Raynaud’s disease or Raynaud’s syndrome
Is a relatively uncommon disorder of the blood vessels. While it’s typically seen in the fingers it can occur in the toes as well. Symptoms include an increased sensitivity to cold and the blanching (whitening) of the affected digits. They may also take on a bluish color. In nearly all cases symptoms appear when the skin is exposed to cold temperatures or the patient becomes stressed.
These physical symptoms are caused by the action of the many tiny vessels which feed the fingers and toes. When triggered, these vessels start begin to contract and become more narrow. This is known as vasoconstriction, and greatly reduces the total circulation these digits receive. When taken as a whole this sequence of events is known as Raynaud’s phenomenon.
There is no single cause of Raynaud’s disease. It is, however, often seen in patients with autoimmune disorders such as lupus (systemic lupus erythematous) and scleroderma. The condition can also occur alongside several connective tissue disorders.

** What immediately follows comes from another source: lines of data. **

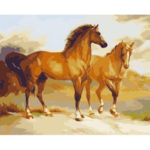 Painting By Numbers Kit DIY Horse Hand Painted Canvas Oil Art Picture Craft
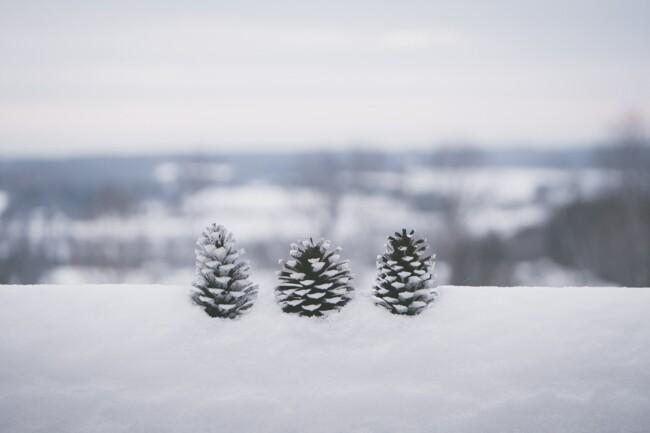 9 декабря: какой сегодня праздник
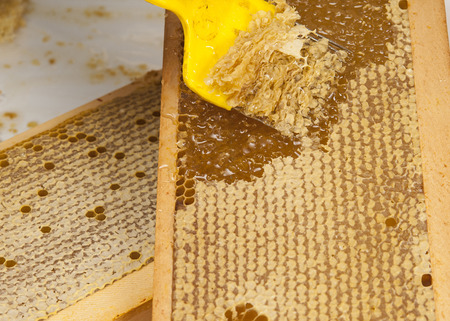 Honey in honeycombs. Natural sweet, close up photo Stock Photo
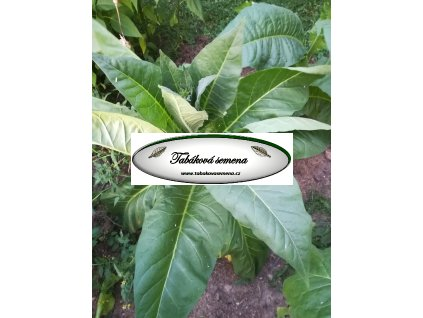 Tabák Connecticut 49 - 100 semen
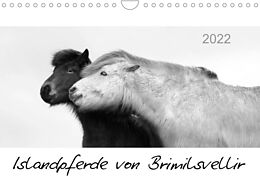 Kalender (Kal) Islandpferde von Brimilsvellir (Wandkalender 2022 DIN A4 quer) von Jutta Albert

Raynaud’s can’t be cured yet it’s symptoms can be managed successfully. Treatments can be broken down into oral medications, chemical injections, and various lifestyle changes. For many patients a combination of treatments provides the most relief. Also note that Raynaud’s syndrome is almost never dangerous. This leads some patients to choose no treatment at all.

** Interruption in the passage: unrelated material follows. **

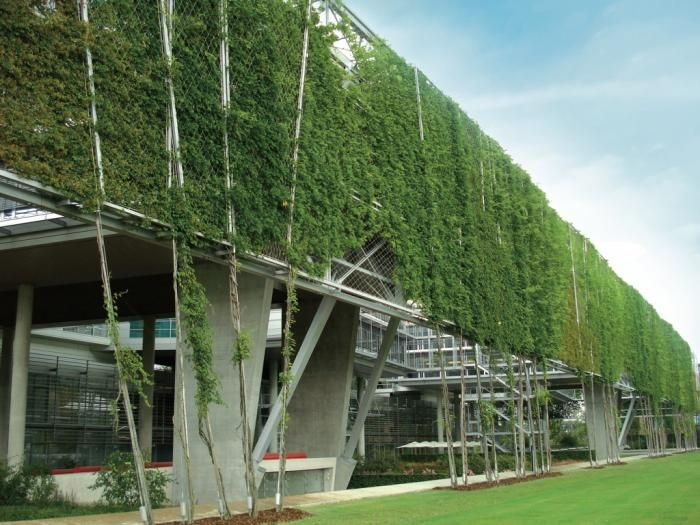 Referenzobjekte fachvereinigung bauwerksbegr nung e v dachbegr nung gr ne fassaden - Grune architektur ...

The most popular medication prescribed “off label” to treat Raynaud’s syndrome is the calcium channel blocker Procardia (nifedipine). When used as a compounded cream formulation and applied topically when needed, this drug causes blood vessels in the toes to relax and dilate or widen.
The most popular oral medications used to treat Raynaud’s syndrome are known as calcium channel blockers. This makes sense, since these drugs cause blood vessels throughout the body to relax and dilate or widen. This is known as vasodilation. A good example is Procardia (nifedipine). This drug is normally prescribed to treat the chest pains associated with coronary artery disease.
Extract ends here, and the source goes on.